▶ [DATA RECORDS]

◆ ◆ ◆ ◆ ◆

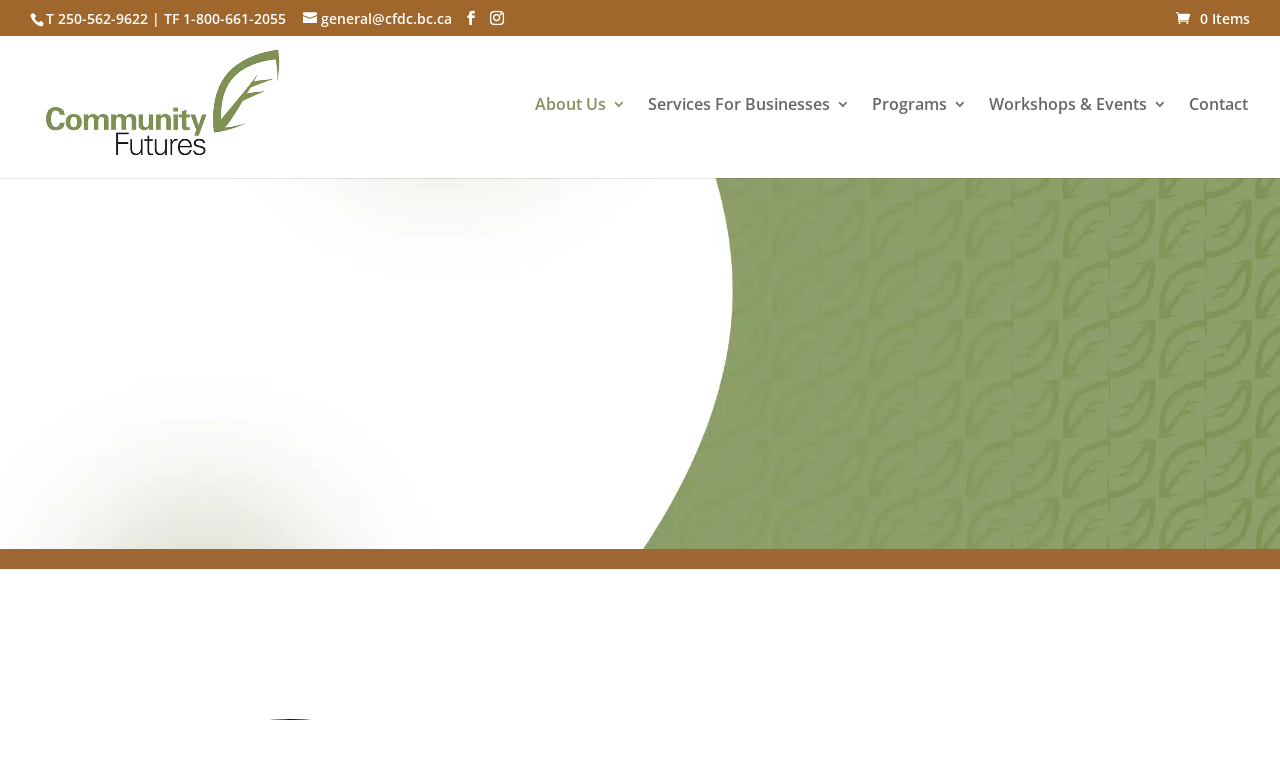

--- FILE ---
content_type: text/css
request_url: https://cfdc.bc.ca/wp-content/et-cache/579/et-core-unified-deferred-579.min.css?ver=1767294917
body_size: 473
content:
div.et_pb_section.et_pb_section_2{background-image:url(https://cfdc.bc.ca/wp-content/uploads/2022/08/LeafFade.png)!important}.et_pb_section_2.et_pb_section{padding-top:60px;padding-right:60px;padding-bottom:60px;padding-left:60px;margin-top:14px;margin-bottom:100px;background-color:#82905a!important}.et_pb_row_3.et_pb_row{padding-top:0px!important;padding-bottom:0px!important;padding-top:0px;padding-bottom:0px}.et_pb_text_9 h5{font-family:'Sora',Helvetica,Arial,Lucida,sans-serif;font-weight:700;font-size:35px;color:#FFFFFF!important;letter-spacing:-1px;text-align:left}.et_pb_text_10.et_pb_text{color:#FFFFFF!important}.et_pb_text_10{line-height:1em;font-family:'Sora',Helvetica,Arial,Lucida,sans-serif;font-weight:300;font-size:21px;line-height:1em;margin-top:-15px!important}.et_pb_button_1_wrapper .et_pb_button_1,.et_pb_button_1_wrapper .et_pb_button_1:hover{padding-top:15px!important;padding-right:45px!important;padding-bottom:15px!important;padding-left:45px!important}.et_pb_button_1_wrapper{margin-top:7px!important}body #page-container .et_pb_section .et_pb_button_1{color:#FFFFFF!important;border-width:2px!important;border-color:#FFFFFF;border-radius:100px;font-size:18px;font-family:'Sora',Helvetica,Arial,Lucida,sans-serif!important;font-weight:600!important;background-color:RGBA(0,0,0,0)}body #page-container .et_pb_section .et_pb_button_1:hover{color:#FFFFFF!important;border-color:#170607!important;letter-spacing:0px!important;background-image:initial;background-color:#170607}body #page-container .et_pb_section .et_pb_button_1:hover:after{margin-left:.3em;left:auto;margin-left:.3em}body #page-container .et_pb_section .et_pb_button_1:after{line-height:inherit;font-size:inherit!important;opacity:1;margin-left:.3em;left:auto;font-family:ETmodules!important;font-weight:400!important}.et_pb_button_1{transition:color 300ms ease 0ms,background-color 300ms ease 0ms,border 300ms ease 0ms,letter-spacing 300ms ease 0ms}.et_pb_button_1,.et_pb_button_1:after{transition:all 300ms ease 0ms}.et_pb_section_2{border-radius:0 50px 0 0;overflow:hidden;width:93%;max-width:1250px;margin-left:auto!important;margin-right:auto!important}@media only screen and (min-width:981px){.et_pb_row_3,body #page-container .et-db #et-boc .et-l .et_pb_row_3.et_pb_row,body.et_pb_pagebuilder_layout.single #page-container #et-boc .et-l .et_pb_row_3.et_pb_row,body.et_pb_pagebuilder_layout.single.et_full_width_page #page-container #et-boc .et-l .et_pb_row_3.et_pb_row{width:100%;max-width:1170px}}@media only screen and (max-width:980px){.et_pb_section_2.et_pb_section{padding-top:60px;padding-right:60px;padding-bottom:60px;padding-left:60px}.et_pb_row_3,body #page-container .et-db #et-boc .et-l .et_pb_row_3.et_pb_row,body.et_pb_pagebuilder_layout.single #page-container #et-boc .et-l .et_pb_row_3.et_pb_row,body.et_pb_pagebuilder_layout.single.et_full_width_page #page-container #et-boc .et-l .et_pb_row_3.et_pb_row{width:90%;max-width:90%}.et_pb_text_9 h5{font-size:35px;line-height:1.3em;text-align:center}.et_pb_text_10{font-size:25px;margin-top:-15px!important}.et_pb_button_1_wrapper{margin-top:7px!important}body #page-container .et_pb_section .et_pb_button_1:after{line-height:inherit;font-size:inherit!important;margin-left:.3em;left:auto;display:inline-block;opacity:1;content:attr(data-icon);font-family:ETmodules!important;font-weight:400!important}body #page-container .et_pb_section .et_pb_button_1:before{display:none}body #page-container .et_pb_section .et_pb_button_1:hover:after{margin-left:.3em;left:auto;margin-left:.3em}}@media only screen and (max-width:767px){.et_pb_section_2.et_pb_section{padding-top:60px;padding-right:30px;padding-bottom:60px;padding-left:30px}.et_pb_text_9 h5{font-size:25px;line-height:1.3em;text-align:center}.et_pb_text_10{font-size:20px;margin-top:-25px!important}.et_pb_button_1_wrapper{margin-top:-1px!important}body #page-container .et_pb_section .et_pb_button_1:after{line-height:inherit;font-size:inherit!important;margin-left:.3em;left:auto;display:inline-block;opacity:1;content:attr(data-icon);font-family:ETmodules!important;font-weight:400!important}body #page-container .et_pb_section .et_pb_button_1:before{display:none}body #page-container .et_pb_section .et_pb_button_1:hover:after{margin-left:.3em;left:auto;margin-left:.3em}}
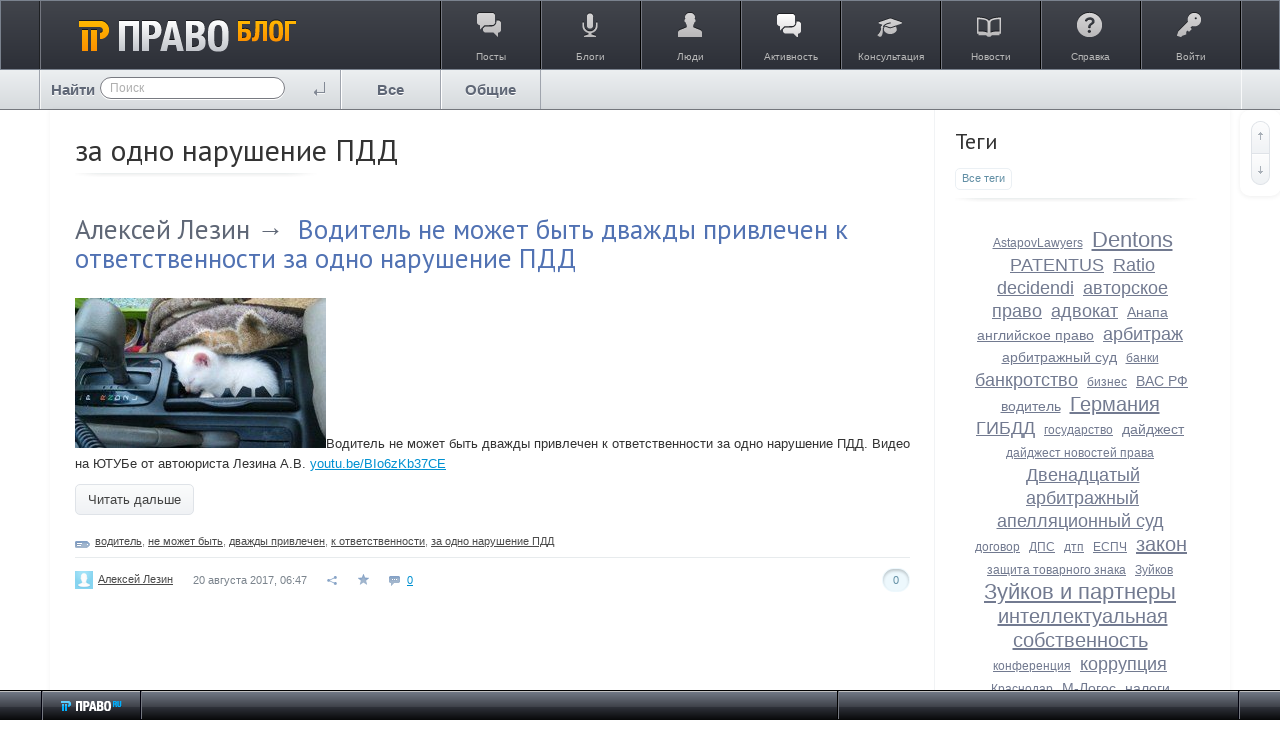

--- FILE ---
content_type: application/javascript
request_url: https://blog.pravo.ru/application/frontend/components/blog/js/blog-add.js?v=1
body_size: 614
content:
/**
 * Форма добавления блога
 *
 * @module ls/blog/add
 *
 * @license   GNU General Public License, version 2
 * @copyright 2013 OOO "ЛС-СОФТ" {@link http://livestreetcms.com}
 * @author    Denis Shakhov <denis.shakhov@gmail.com>
 */

(function($) {
    "use strict";

    $.widget( "livestreet.lsBlogAdd", $.livestreet.lsComponent, {
        /**
         * Дефолтные опции
         */
        options: {
            // Селекторы
            selectors: {
                type: '.js-blog-add-type',
                type_note: '.js-blog-add-field-type .js-field-note'
            },
            i18n: {
                type_open: '@blog.add.fields.type.note_open',
                type_closed: '@blog.add.fields.type.note_closed'
            }
        },

        /**
         * Конструктор
         *
         * @constructor
         * @private
         */
        _create: function () {
            var _this = this;

            this._super();

            // Подгрузка информации о выбранном типе блога при создании блога
            this.elements.type.on( 'change' + this.eventNamespace, function () {
                _this.setTypeNote( $( this ).val() );
            });
        },

        /**
         * 
         */
        setTypeNote: function( type ) {
            this.elements.type_note.text( this._i18n( 'type_' + type ) );
        }
    });
})(jQuery);

--- FILE ---
content_type: application/javascript
request_url: https://blog.pravo.ru/application/frontend/components/favourite/js/favourite.js?v=1
body_size: 1003
content:
/**
 * Избранное
 *
 * @module ls/favourite
 *
 * @license   GNU General Public License, version 2
 * @copyright 2013 OOO "ЛС-СОФТ" {@link http://livestreetcms.com}
 * @author    Denis Shakhov <denis.shakhov@gmail.com>
 */


(function($) {
    "use strict";

    $.widget( "livestreet.lsFavourite", $.livestreet.lsComponent, {
        /**
         * Дефолтные опции
         */
        options: {
            // Ссылки
            urls: {
                // Добавить/удалить из избранного
                toggle: null
            },

            // Селекторы
            selectors: {
                // Кнопка добавить/удалить из избранного
                toggle: '.js-favourite-toggle',
                // Счетчик
                count: '.js-favourite-count'
            },

            // Классы
            classes: {
                // Добавлено в избранное
                added: 'ls-favourite--added',
                // Кол-во добавивших в избранное больше нуля
                has_counter: 'ls-favourite--has-counter'
            },

            // Параметры отправляемые при каждом аякс запросе
            params: {},

            // Коллбэки

            // После успешного изменения состояния
            // aftertogglesuccess: null,

            i18n: {
                remove: '@favourite.remove',
                add: '@favourite.add'
            }
        },

        /**
         * Конструктор
         *
         * @constructor
         * @private
         */
        _create: function () {
            this._super();

            // Обработка кликов по кнопкам голосования
            this._on({ click: 'toggle' });
        },

        /**
         * Добавить/удалить из избранного
         */
        toggle: function() {
            this.options.params.type = ! this._hasClass( 'added' );

            this._load( 'toggle', this.onToggleSuccess );
        },

        /**
         * 
         */
        onToggleSuccess: function( response ) {
            // Обновляем состояние
            this._removeClass( 'added' );

            if ( response.bState ) {
                this._addClass( 'added' );
                this.element.attr( 'title', this._i18n( 'remove' ) );
            } else {
                this.element.attr( 'title', this._i18n( 'add' ) );
            }

            // Обновляем счетчик
            if ( this.elements.count ) {
                if ( response.iCount > 0 ) {
                    this._addClass( 'has_counter' );
                    this.elements.count.show().text( response.iCount );
                } else {
                    this._removeClass( 'has_counter' );
                }
            }

            this._trigger( 'aftertogglesuccess', null, { context: this, response: response } );
        }
    });
})(jQuery);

◆ ◆ ◆ ◆ ◆

▶ [TASK BRIEF] Look over the material and return every line where the word "frontend" is found.

▶ [EXERCISE RESULT]
request_url: https://blog.pravo.ru/application/frontend/components/blog/js/blog-add.js?v=1
request_url: https://blog.pravo.ru/application/frontend/components/favourite/js/favourite.js?v=1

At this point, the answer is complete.